RAW DATA section start
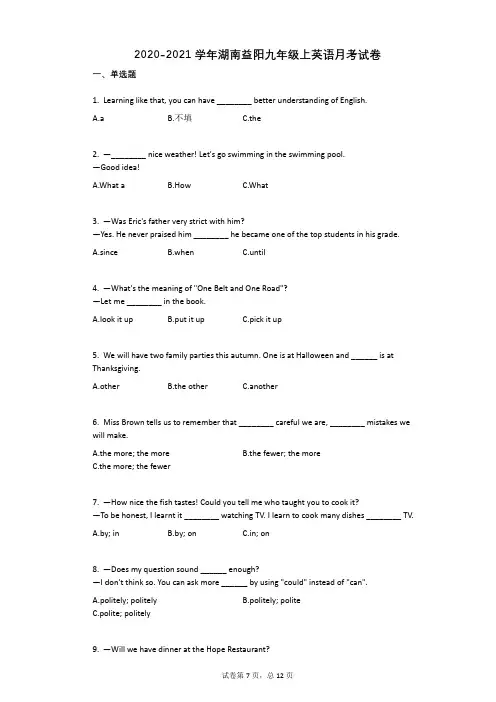 2020-2021学年湖南益阳九年级上英语月考试卷

一、单选题

1. Learning like that, you can have ____ better understanding of English.

A.a B.不填 C.the

2. —____ nice weather! Let's go swimming in the swimming pool.
—Good idea!

A.What a B.How C.What

3. —Was Eric's father very strict with him?
—Yes. He never praised him ____ he became one of the top students in his grade.

A.since B.when C.until

4. —What's the meaning of "One Belt and One Road"?
—Let me ____ in the book.

A.look it up B.put it up C.pick it up

5. We will have two family parties this autumn. One is at Halloween and ____ is at Thanksgiving.

A.other B.the other C.another

6. Miss Brown tells us to remember that ____ careful we are, ____ mistakes we will make.

A.the more; the more B.the fewer; the more
C.the more; the fewer

7. —How nice the fish tastes! Could you tell me who taught you to cook it?
—To be honest, I learnt it ____ watching TV. I learn to cook many dishes ____ TV.

A.by; in B.by; on C.in; on

8. —Does my question sound ____ enough?
—I don't think so. You can ask more ____ by using "could" instead of "can".

A.politely; politely B.politely; polite
C.polite; politely

9. —Will we have dinner at the Hope Restaurant?

试卷第7页，总12页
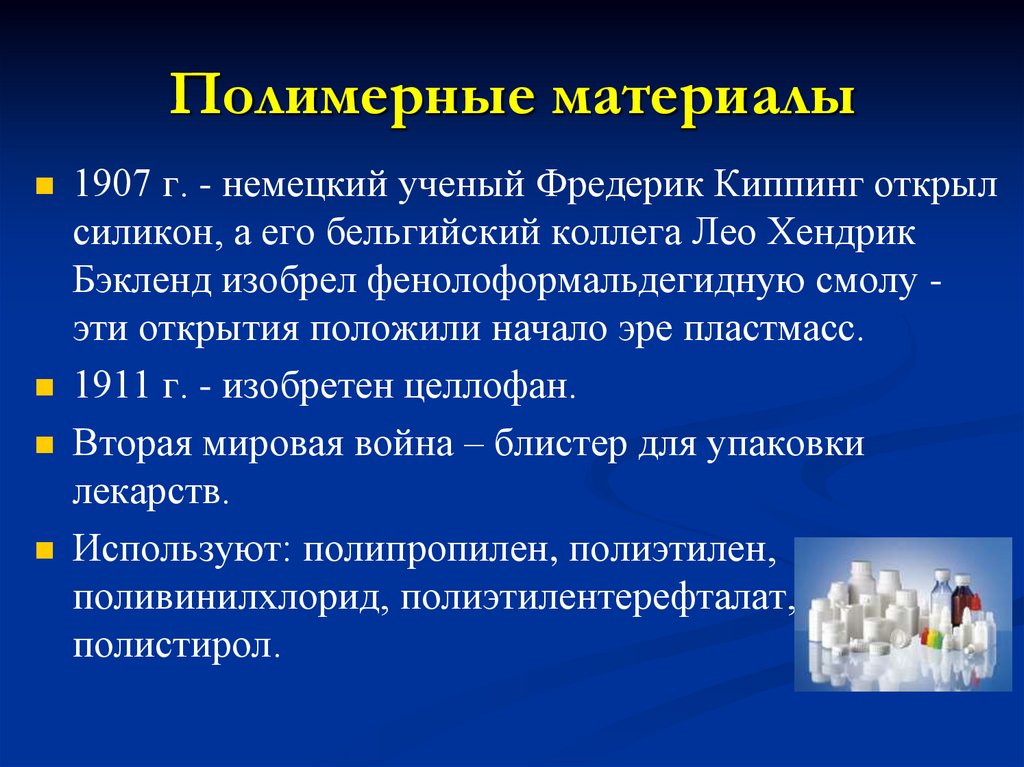 Полимерные материалы

1907 г. - немецкий ученый Фредерик Киппинг открыл силикон, а его бельгийский коллега Лео Хендрик Бэкленд изобрел фенолоформальдегидную смолу - эти открытия положили начало эре пластмасс.

1911 г. - изобретен целлофан.

Вторая мировая война – блистер для упаковки лекарств.

Используют: полипропилен, полиэтилен, поливинилхлорид, полиэтилентерефталат, полистирол.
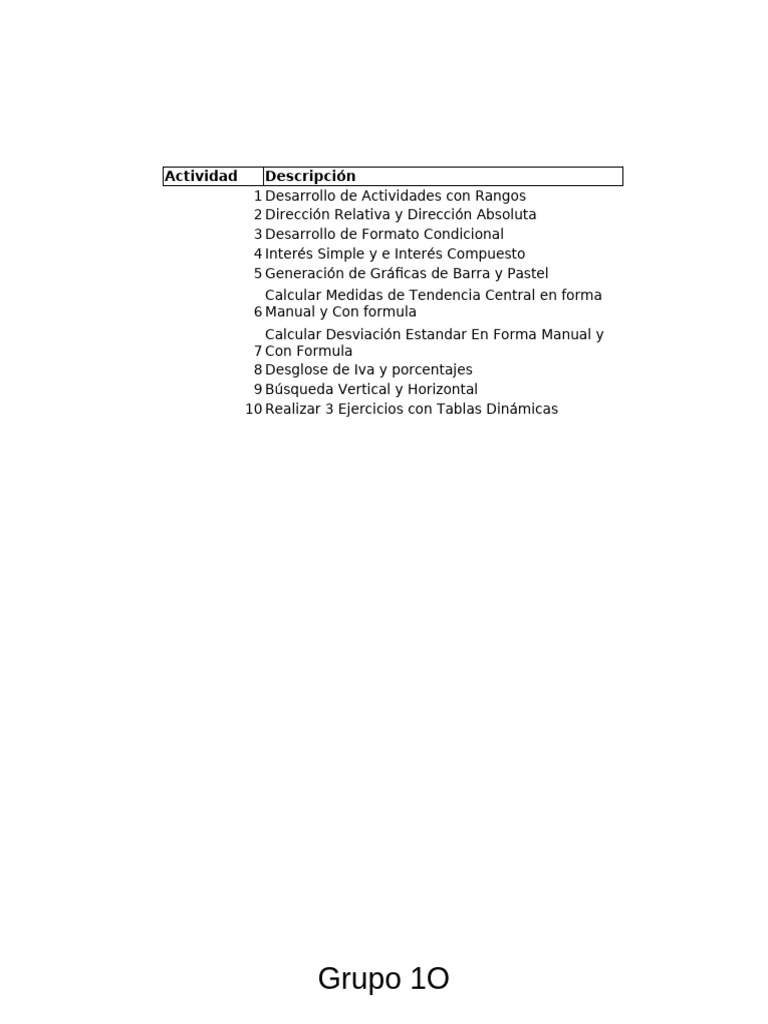 | Actividad | Descripción |
|---|---|
| 1 | Desarrollo de Actividades con Rangos |
| 2 | Dirección Relativa y Dirección Absoluta |
| 3 | Desarrollo de Formato Condicional |
| 4 | Interés Simple y e Interés Compuesto |
| 5 | Generación de Gráficas de Barra y Pastel |
| 6 | Calcular Medidas de Tendencia Central en forma Manual y Con formula |
| 7 | Calcular Desviación Estandar En Forma Manual y Con Formula |
| 8 | Desglose de Iva y porcentajes |
| 9 | Búsqueda Vertical y Horizontal |
| 10 | Realizar 3 Ejercicios con Tablas Dinámicas |

Grupo 1O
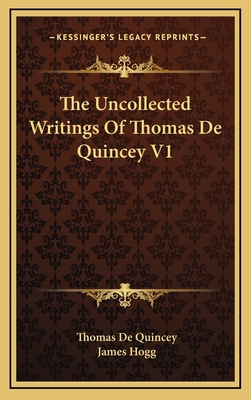 —KESSINGER'S LEGACY REPRINTS—

The Uncollected Writings Of Thomas De Quincey V1

Thomas De Quincey
James Hogg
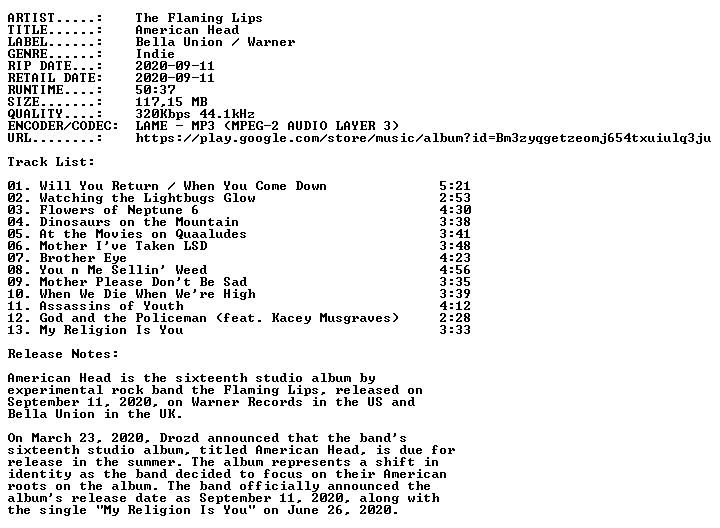 ARTIST.....:    The Flaming Lips
TITLE......:    American Head
LABEL......:    Bella Union / Warner
GENRE......:    Indie
RIP DATE...:    2020-09-11
RETAIL DATE:    2020-09-11
RUNTIME....:    50:37
SIZE.......:    117,15 MB
QUALITY....:    320Kbps 44.1kHz
ENCODER/CODEC:  LAME - MP3 (MPEG-2 AUDIO LAYER 3)
URL........:    https://play.google.com/store/music/album?id=Bm3zyqgetzeomj654txuiulq3ju

Track List:

01. Will You Return / When You Come Down 5:21
02. Watching the Lightbugs Glow 2:53
03. Flowers of Neptune 6 4:30
04. Dinosaurs on the Mountain 3:38
05. At the Movies on Quaaludes 3:41
06. Mother I've Taken LSD 3:48
07. Brother Eye 4:23
08. You n Me Sellin' Weed 4:56
09. Mother Please Don't Be Sad 3:35
10. When We Die When We're High 3:39
11. Assassins of Youth 4:12
12. God and the Policeman (feat. Kacey Musgraves) 2:28
13. My Religion Is You 3:33

Release Notes:

American Head is the sixteenth studio album by experimental rock band the Flaming Lips, released on September 11, 2020, on Warner Records in the US and Bella Union in the UK.

On March 23, 2020, Drozd announced that the band's sixteenth studio album, titled American Head, is due for release in the summer. The album represents a shift in identity as the band decided to focus on their American roots on the album. The band officially announced the album's release date as September 11, 2020, along with the single "My Religion Is You" on June 26, 2020.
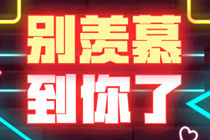 别羡慕
到你了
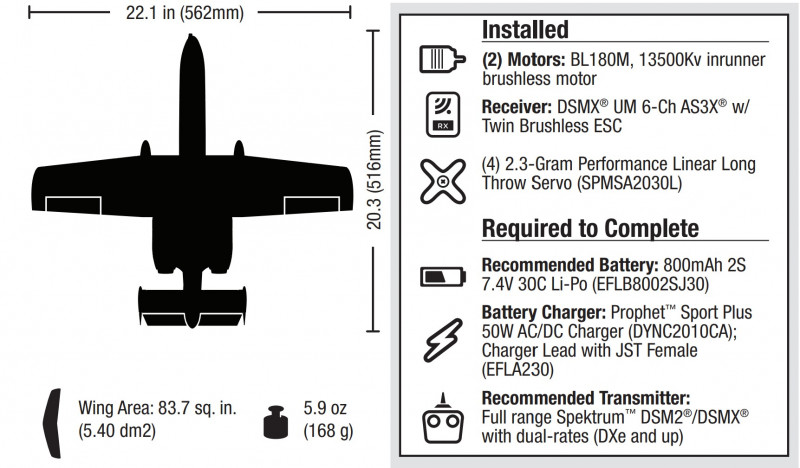 22.1 in (562mm)

20.3 (516mm)

Wing Area: 83.7 sq. in. (5.40 dm2)

5.9 oz (168 g)

Installed

(2) Motors: BL180M, 13500Kv inrunner brushless motor

RX

Receiver: DSMX® UM 6-Ch AS3X® w/ Twin Brushless ESC

(4) 2.3-Gram Performance Linear Long Throw Servo (SPMSA2030L)

Required to Complete

Recommended Battery: 800mAh 2S 7.4V 30C Li-Po (EFLB8002SJ30)

Battery Charger: Prophet™ Sport Plus 50W AC/DC Charger (DYNC2010CA); Charger Lead with JST Female (EFLA230)

Recommended Transmitter: Full range Spektrum™ DSM2®/DSMX® with dual-rates (DXe and up)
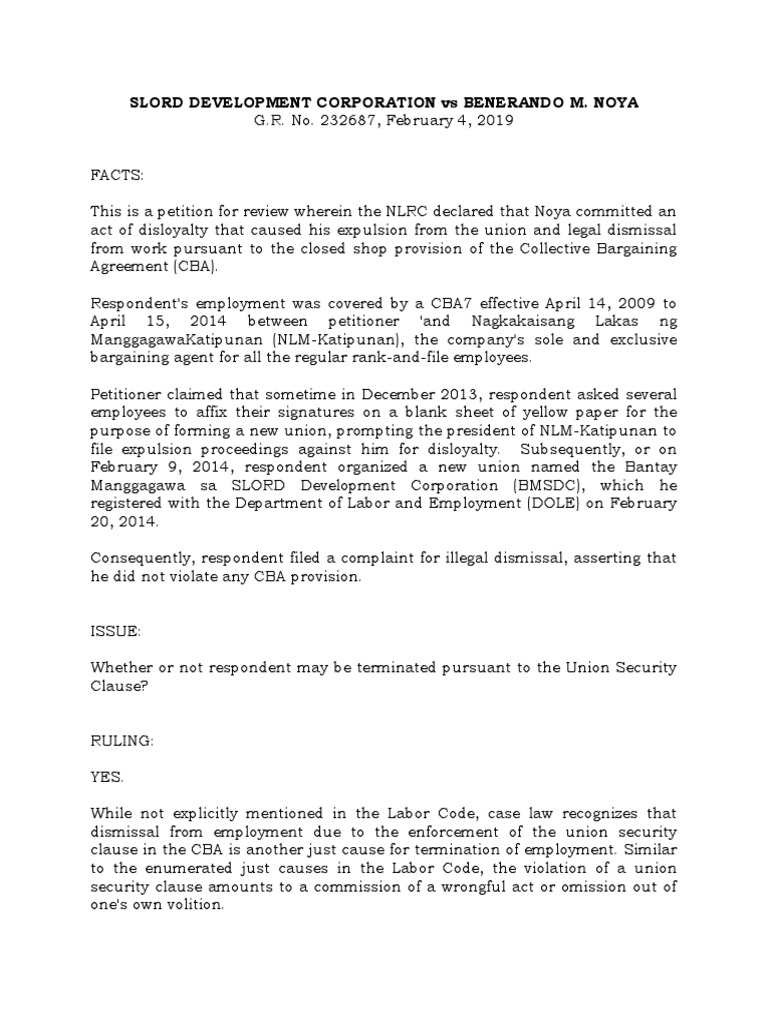 SLORD DEVELOPMENT CORPORATION vs BENERANDO M. NOYA
G.R. No. 232687, February 4, 2019

FACTS:

This is a petition for review wherein the NLRC declared that Noya committed an act of disloyalty that caused his expulsion from the union and legal dismissal from work pursuant to the closed shop provision of the Collective Bargaining Agreement (CBA).

Respondent's employment was covered by a CBA7 effective April 14, 2009 to April 15, 2014 between petitioner 'and Nagkakaisang Lakas ng ManggagawaKatipunan (NLM-Katipunan), the company's sole and exclusive bargaining agent for all the regular rank-and-file employees.

Petitioner claimed that sometime in December 2013, respondent asked several employees to affix their signatures on a blank sheet of yellow paper for the purpose of forming a new union, prompting the president of NLM-Katipunan to file expulsion proceedings against him for disloyalty. Subsequently, or on February 9, 2014, respondent organized a new union named the Bantay Manggagawa sa SLORD Development Corporation (BMSDC), which he registered with the Department of Labor and Employment (DOLE) on February 20, 2014.

Consequently, respondent filed a complaint for illegal dismissal, asserting that he did not violate any CBA provision.

ISSUE:

Whether or not respondent may be terminated pursuant to the Union Security Clause?

RULING:

YES.

While not explicitly mentioned in the Labor Code, case law recognizes that dismissal from employment due to the enforcement of the union security clause in the CBA is another just cause for termination of employment. Similar to the enumerated just causes in the Labor Code, the violation of a union security clause amounts to a commission of a wrongful act or omission out of one's own volition.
RAW DATA section end
=== WHAT THE TASK ASKS ===
Would you return the material above exactly, apart from its pictures?

=== WRITTEN RESPONSE ===
 2020-2021学年湖南益阳九年级上英语月考试卷

一、单选题

1. Learning like that, you can have ____ better understanding of English.

A.a B.不填 C.the

2. —____ nice weather! Let's go swimming in the swimming pool.
—Good idea!

A.What a B.How C.What

3. —Was Eric's father very strict with him?
—Yes. He never praised him ____ he became one of the top students in his grade.

A.since B.when C.until

4. —What's the meaning of "One Belt and One Road"?
—Let me ____ in the book.

A.look it up B.put it up C.pick it up

5. We will have two family parties this autumn. One is at Halloween and ____ is at Thanksgiving.

A.other B.the other C.another

6. Miss Brown tells us to remember that ____ careful we are, ____ mistakes we will make.

A.the more; the more B.the fewer; the more
C.the more; the fewer

7. —How nice the fish tastes! Could you tell me who taught you to cook it?
—To be honest, I learnt it ____ watching TV. I learn to cook many dishes ____ TV.

A.by; in B.by; on C.in; on

8. —Does my question sound ____ enough?
—I don't think so. You can ask more ____ by using "could" instead of "can".

A.politely; politely B.politely; polite
C.polite; politely

9. —Will we have dinner at the Hope Restaurant?

试卷第7页，总12页
 Полимерные материалы

1907 г. - немецкий ученый Фредерик Киппинг открыл силикон, а его бельгийский коллега Лео Хендрик Бэкленд изобрел фенолоформальдегидную смолу - эти открытия положили начало эре пластмасс.

1911 г. - изобретен целлофан.

Вторая мировая война – блистер для упаковки лекарств.

Используют: полипропилен, полиэтилен, поливинилхлорид, полиэтилентерефталат, полистирол.
 | Actividad | Descripción |
|---|---|
| 1 | Desarrollo de Actividades con Rangos |
| 2 | Dirección Relativa y Dirección Absoluta |
| 3 | Desarrollo de Formato Condicional |
| 4 | Interés Simple y e Interés Compuesto |
| 5 | Generación de Gráficas de Barra y Pastel |
| 6 | Calcular Medidas de Tendencia Central en forma Manual y Con formula |
| 7 | Calcular Desviación Estandar En Forma Manual y Con Formula |
| 8 | Desglose de Iva y porcentajes |
| 9 | Búsqueda Vertical y Horizontal |
| 10 | Realizar 3 Ejercicios con Tablas Dinámicas |

Grupo 1O
 —KESSINGER'S LEGACY REPRINTS—

The Uncollected Writings Of Thomas De Quincey V1

Thomas De Quincey
James Hogg
 ARTIST.....:    The Flaming Lips
TITLE......:    American Head
LABEL......:    Bella Union / Warner
GENRE......:    Indie
RIP DATE...:    2020-09-11
RETAIL DATE:    2020-09-11
RUNTIME....:    50:37
SIZE.......:    117,15 MB
QUALITY....:    320Kbps 44.1kHz
ENCODER/CODEC:  LAME - MP3 (MPEG-2 AUDIO LAYER 3)
URL........:    https://play.google.com/store/music/album?id=Bm3zyqgetzeomj654txuiulq3ju

Track List:

01. Will You Return / When You Come Down 5:21
02. Watching the Lightbugs Glow 2:53
03. Flowers of Neptune 6 4:30
04. Dinosaurs on the Mountain 3:38
05. At the Movies on Quaaludes 3:41
06. Mother I've Taken LSD 3:48
07. Brother Eye 4:23
08. You n Me Sellin' Weed 4:56
09. Mother Please Don't Be Sad 3:35
10. When We Die When We're High 3:39
11. Assassins of Youth 4:12
12. God and the Policeman (feat. Kacey Musgraves) 2:28
13. My Religion Is You 3:33

Release Notes:

American Head is the sixteenth studio album by experimental rock band the Flaming Lips, released on September 11, 2020, on Warner Records in the US and Bella Union in the UK.

On March 23, 2020, Drozd announced that the band's sixteenth studio album, titled American Head, is due for release in the summer. The album represents a shift in identity as the band decided to focus on their American roots on the album. The band officially announced the album's release date as September 11, 2020, along with the single "My Religion Is You" on June 26, 2020.
 别羡慕
到你了
 22.1 in (562mm)

20.3 (516mm)

Wing Area: 83.7 sq. in. (5.40 dm2)

5.9 oz (168 g)

Installed

(2) Motors: BL180M, 13500Kv inrunner brushless motor

RX

Receiver: DSMX® UM 6-Ch AS3X® w/ Twin Brushless ESC

(4) 2.3-Gram Performance Linear Long Throw Servo (SPMSA2030L)

Required to Complete

Recommended Battery: 800mAh 2S 7.4V 30C Li-Po (EFLB8002SJ30)

Battery Charger: Prophet™ Sport Plus 50W AC/DC Charger (DYNC2010CA); Charger Lead with JST Female (EFLA230)

Recommended Transmitter: Full range Spektrum™ DSM2®/DSMX® with dual-rates (DXe and up)
 SLORD DEVELOPMENT CORPORATION vs BENERANDO M. NOYA
G.R. No. 232687, February 4, 2019

FACTS:

This is a petition for review wherein the NLRC declared that Noya committed an act of disloyalty that caused his expulsion from the union and legal dismissal from work pursuant to the closed shop provision of the Collective Bargaining Agreement (CBA).

Respondent's employment was covered by a CBA7 effective April 14, 2009 to April 15, 2014 between petitioner 'and Nagkakaisang Lakas ng ManggagawaKatipunan (NLM-Katipunan), the company's sole and exclusive bargaining agent for all the regular rank-and-file employees.

Petitioner claimed that sometime in December 2013, respondent asked several employees to affix their signatures on a blank sheet of yellow paper for the purpose of forming a new union, prompting the president of NLM-Katipunan to file expulsion proceedings against him for disloyalty. Subsequently, or on February 9, 2014, respondent organized a new union named the Bantay Manggagawa sa SLORD Development Corporation (BMSDC), which he registered with the Department of Labor and Employment (DOLE) on February 20, 2014.

Consequently, respondent filed a complaint for illegal dismissal, asserting that he did not violate any CBA provision.

ISSUE:

Whether or not respondent may be terminated pursuant to the Union Security Clause?

RULING:

YES.

While not explicitly mentioned in the Labor Code, case law recognizes that dismissal from employment due to the enforcement of the union security clause in the CBA is another just cause for termination of employment. Similar to the enumerated just causes in the Labor Code, the violation of a union security clause amounts to a commission of a wrongful act or omission out of one's own volition.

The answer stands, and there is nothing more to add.